**PROMPT:**
Reproduce word for word the portion of the passage on coating thickeners between "An anti-corrosive primer" and "708 thickened paint.", inclusive.

An anti-corrosive primer based on a small particle size styrene-acrylic latex was prepared (see Anti-Corrosive Primer Formulation sidebar). This formulation was modified with an epoxy ester to improve the adhesion to steel. An unthickened base paint was prepared, divided and thickened to equal Stormer (KU) viscosities at equal weight solids. These paints were spray applied to cold-rolled steel panels, aged 14 days and exposed to salt spray for 200 hours. Paint performance data is shown in Table 2. The paint with HMHEC 100 has improved corrosion resistance compared to HMHEC 330. This is consistent with the expectations that prevention of latex flocculation improves the paint performance. In this formulation, the paint with HMHEC 100 also demonstrates improved corrosion resistance compared to the HEUR 708 thickened paint.

Photos of the corrosion test panels are shown in Figure 3. These paints are all at the same film build, and the only formulation difference is the type and amount of thickener. In general, it was found that the corrosion performance of paints thickened with HMHEC 100 is better than or equal to paint thickened with HEUR modifiers.

Dispersants, surfactants and coalescing solvents influence HMHEC 100 performance in coatings. The amount of the additive, as well as its hydrophilic or hydrophobic nature, is important. Table 3 shows the impact of dispersant type and level on HMHEC 100 performance in a gloss coating. Dispersant 681 is more hydrophobic than Dispersant 1124, and reduces the efficiency of HMHEC 100 in this paint. As in any formulation, careful evaluation of the dispersant type and level is necessary to optimize paint performance.

The choice and amount of coalescing solvent may also affect thickener performance. The partitioning of the solvent between the continuous water phase and the polymer phase of the paint may impact the thickening efficiency and other properties. The coalescing solvent is intimately involved in film formation, and may also impact properties such as gloss, corrosion resistance, water resistance, adhesion, and dry time. Formulation of the best possible coating for a given application always requires compromises between the desired properties and the performance demonstrated by the coating.

Performance of Waterbonern Industrial Coatings

HMHEC 100 provides improved sag resistance compared to HEUR-thickened paint at the same viscosity. This allows spray application of higher film builds before sag is observed. Higher film build per coat could result in lower application costs. Some of the systems tested for increased spray sag resistance are shown in Table 4. The improved sag resistance is accompanied by equal or improved performance for all of these formulations.

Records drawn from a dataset
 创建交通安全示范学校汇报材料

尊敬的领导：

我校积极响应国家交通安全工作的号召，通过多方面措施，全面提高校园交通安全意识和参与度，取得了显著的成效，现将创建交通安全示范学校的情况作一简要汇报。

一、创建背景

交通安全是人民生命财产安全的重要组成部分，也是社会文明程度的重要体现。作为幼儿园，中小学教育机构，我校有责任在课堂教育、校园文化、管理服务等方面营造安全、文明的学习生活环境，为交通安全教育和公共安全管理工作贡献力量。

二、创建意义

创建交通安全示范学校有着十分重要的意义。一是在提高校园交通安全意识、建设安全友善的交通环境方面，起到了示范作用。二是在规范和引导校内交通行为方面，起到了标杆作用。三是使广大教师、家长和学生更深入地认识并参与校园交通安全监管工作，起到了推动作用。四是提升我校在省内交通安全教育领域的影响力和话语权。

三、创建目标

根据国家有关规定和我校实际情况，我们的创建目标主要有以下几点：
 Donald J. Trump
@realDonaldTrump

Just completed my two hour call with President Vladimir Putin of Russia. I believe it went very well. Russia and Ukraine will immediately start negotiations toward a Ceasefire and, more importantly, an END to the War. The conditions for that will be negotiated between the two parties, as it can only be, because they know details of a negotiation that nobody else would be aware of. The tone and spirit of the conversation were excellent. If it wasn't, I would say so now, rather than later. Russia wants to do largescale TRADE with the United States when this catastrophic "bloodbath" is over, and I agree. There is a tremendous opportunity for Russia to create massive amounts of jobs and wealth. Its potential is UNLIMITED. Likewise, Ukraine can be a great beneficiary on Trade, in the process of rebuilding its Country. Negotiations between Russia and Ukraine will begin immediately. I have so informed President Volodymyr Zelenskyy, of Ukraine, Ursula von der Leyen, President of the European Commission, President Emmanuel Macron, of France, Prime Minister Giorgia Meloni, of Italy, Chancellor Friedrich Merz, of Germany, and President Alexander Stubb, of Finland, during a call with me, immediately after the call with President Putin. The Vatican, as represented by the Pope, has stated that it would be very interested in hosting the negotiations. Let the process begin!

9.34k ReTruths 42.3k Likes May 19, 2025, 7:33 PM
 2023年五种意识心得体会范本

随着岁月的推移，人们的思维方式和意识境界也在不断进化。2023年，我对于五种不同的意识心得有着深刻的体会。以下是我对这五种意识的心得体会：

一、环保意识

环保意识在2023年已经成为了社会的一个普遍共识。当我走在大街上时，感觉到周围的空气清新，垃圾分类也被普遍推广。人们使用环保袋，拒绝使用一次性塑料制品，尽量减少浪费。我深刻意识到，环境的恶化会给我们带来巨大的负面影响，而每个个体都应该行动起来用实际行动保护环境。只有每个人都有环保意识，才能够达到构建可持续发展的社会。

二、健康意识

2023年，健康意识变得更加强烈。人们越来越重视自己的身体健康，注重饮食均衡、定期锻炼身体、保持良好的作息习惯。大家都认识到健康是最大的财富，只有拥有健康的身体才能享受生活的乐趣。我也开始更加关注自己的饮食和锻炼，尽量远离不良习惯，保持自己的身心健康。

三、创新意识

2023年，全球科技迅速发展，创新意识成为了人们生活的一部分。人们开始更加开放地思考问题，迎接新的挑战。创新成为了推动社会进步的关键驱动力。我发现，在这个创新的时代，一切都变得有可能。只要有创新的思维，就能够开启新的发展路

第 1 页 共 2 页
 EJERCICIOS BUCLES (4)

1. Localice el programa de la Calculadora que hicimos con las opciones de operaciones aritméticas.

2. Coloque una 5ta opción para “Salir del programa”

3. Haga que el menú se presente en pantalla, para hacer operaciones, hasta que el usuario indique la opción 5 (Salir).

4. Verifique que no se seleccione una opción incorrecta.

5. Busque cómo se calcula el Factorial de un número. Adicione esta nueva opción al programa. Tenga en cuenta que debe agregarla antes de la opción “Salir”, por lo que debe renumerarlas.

**EXERCISE RESPONSE:**
An anti-corrosive primer based on a small particle size styrene-acrylic latex was prepared (see Anti-Corrosive Primer Formulation sidebar). This formulation was modified with an epoxy ester to improve the adhesion to steel. An unthickened base paint was prepared, divided and thickened to equal Stormer (KU) viscosities at equal weight solids. These paints were spray applied to cold-rolled steel panels, aged 14 days and exposed to salt spray for 200 hours. Paint performance data is shown in Table 2. The paint with HMHEC 100 has improved corrosion resistance compared to HMHEC 330. This is consistent with the expectations that prevention of latex flocculation improves the paint performance. In this formulation, the paint with HMHEC 100 also demonstrates improved corrosion resistance compared to the HEUR 708 thickened paint.